--- start RECORDS FOR PROCESSING ---

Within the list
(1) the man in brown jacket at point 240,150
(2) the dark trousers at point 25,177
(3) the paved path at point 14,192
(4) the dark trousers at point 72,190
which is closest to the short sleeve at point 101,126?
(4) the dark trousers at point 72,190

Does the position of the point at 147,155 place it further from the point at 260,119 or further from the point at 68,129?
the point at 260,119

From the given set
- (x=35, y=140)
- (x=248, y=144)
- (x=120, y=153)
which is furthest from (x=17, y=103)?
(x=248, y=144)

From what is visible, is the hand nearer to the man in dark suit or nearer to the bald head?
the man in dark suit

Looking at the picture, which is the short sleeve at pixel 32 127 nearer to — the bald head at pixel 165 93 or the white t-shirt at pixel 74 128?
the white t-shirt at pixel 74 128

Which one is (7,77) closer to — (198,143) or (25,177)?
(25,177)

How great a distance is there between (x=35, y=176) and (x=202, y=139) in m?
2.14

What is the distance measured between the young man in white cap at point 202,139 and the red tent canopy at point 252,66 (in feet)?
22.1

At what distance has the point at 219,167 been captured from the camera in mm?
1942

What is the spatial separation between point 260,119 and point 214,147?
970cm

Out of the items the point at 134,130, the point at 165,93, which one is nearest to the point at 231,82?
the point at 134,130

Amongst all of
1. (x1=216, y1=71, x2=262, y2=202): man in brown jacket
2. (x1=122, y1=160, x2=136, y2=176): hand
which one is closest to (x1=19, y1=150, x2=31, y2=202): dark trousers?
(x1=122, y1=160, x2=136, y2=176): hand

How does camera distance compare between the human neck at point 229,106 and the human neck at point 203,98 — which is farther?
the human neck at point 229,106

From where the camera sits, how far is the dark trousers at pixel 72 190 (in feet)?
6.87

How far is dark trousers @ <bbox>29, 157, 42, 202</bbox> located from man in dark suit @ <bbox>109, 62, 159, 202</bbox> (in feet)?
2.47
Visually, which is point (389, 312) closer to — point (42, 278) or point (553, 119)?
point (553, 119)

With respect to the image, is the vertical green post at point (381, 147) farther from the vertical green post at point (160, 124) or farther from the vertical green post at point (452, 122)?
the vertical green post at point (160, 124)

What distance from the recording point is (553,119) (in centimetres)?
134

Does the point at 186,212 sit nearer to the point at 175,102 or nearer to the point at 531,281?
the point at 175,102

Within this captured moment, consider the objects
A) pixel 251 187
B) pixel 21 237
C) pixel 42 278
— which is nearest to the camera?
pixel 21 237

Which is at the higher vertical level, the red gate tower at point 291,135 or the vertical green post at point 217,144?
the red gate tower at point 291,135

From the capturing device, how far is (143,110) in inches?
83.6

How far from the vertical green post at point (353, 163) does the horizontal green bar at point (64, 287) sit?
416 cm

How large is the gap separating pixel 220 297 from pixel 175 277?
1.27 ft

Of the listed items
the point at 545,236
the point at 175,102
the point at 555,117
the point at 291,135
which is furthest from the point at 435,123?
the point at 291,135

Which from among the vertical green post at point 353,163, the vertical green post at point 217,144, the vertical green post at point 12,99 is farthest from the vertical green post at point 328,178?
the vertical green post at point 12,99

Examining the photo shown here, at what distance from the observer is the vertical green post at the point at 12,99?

--- end RECORDS FOR PROCESSING ---

**DIRECTIVE**
Return, unchanged, the records beginning with the line containing "Which is at" and continuing through the last line of the records.

**PROBLEM SOLUTION**
Which is at the higher vertical level, the red gate tower at point 291,135 or the vertical green post at point 217,144?
the red gate tower at point 291,135

From the capturing device, how far is (143,110) in inches?
83.6

How far from the vertical green post at point (353, 163) does the horizontal green bar at point (64, 287) sit?
416 cm

How large is the gap separating pixel 220 297 from pixel 175 277?
1.27 ft

Of the listed items
the point at 545,236
the point at 175,102
the point at 555,117
the point at 291,135
which is furthest from the point at 435,123?
the point at 291,135

Which from among the vertical green post at point 353,163, the vertical green post at point 217,144, the vertical green post at point 12,99 is farthest from the vertical green post at point 328,178?
the vertical green post at point 12,99

Examining the photo shown here, at what distance from the observer is the vertical green post at the point at 12,99?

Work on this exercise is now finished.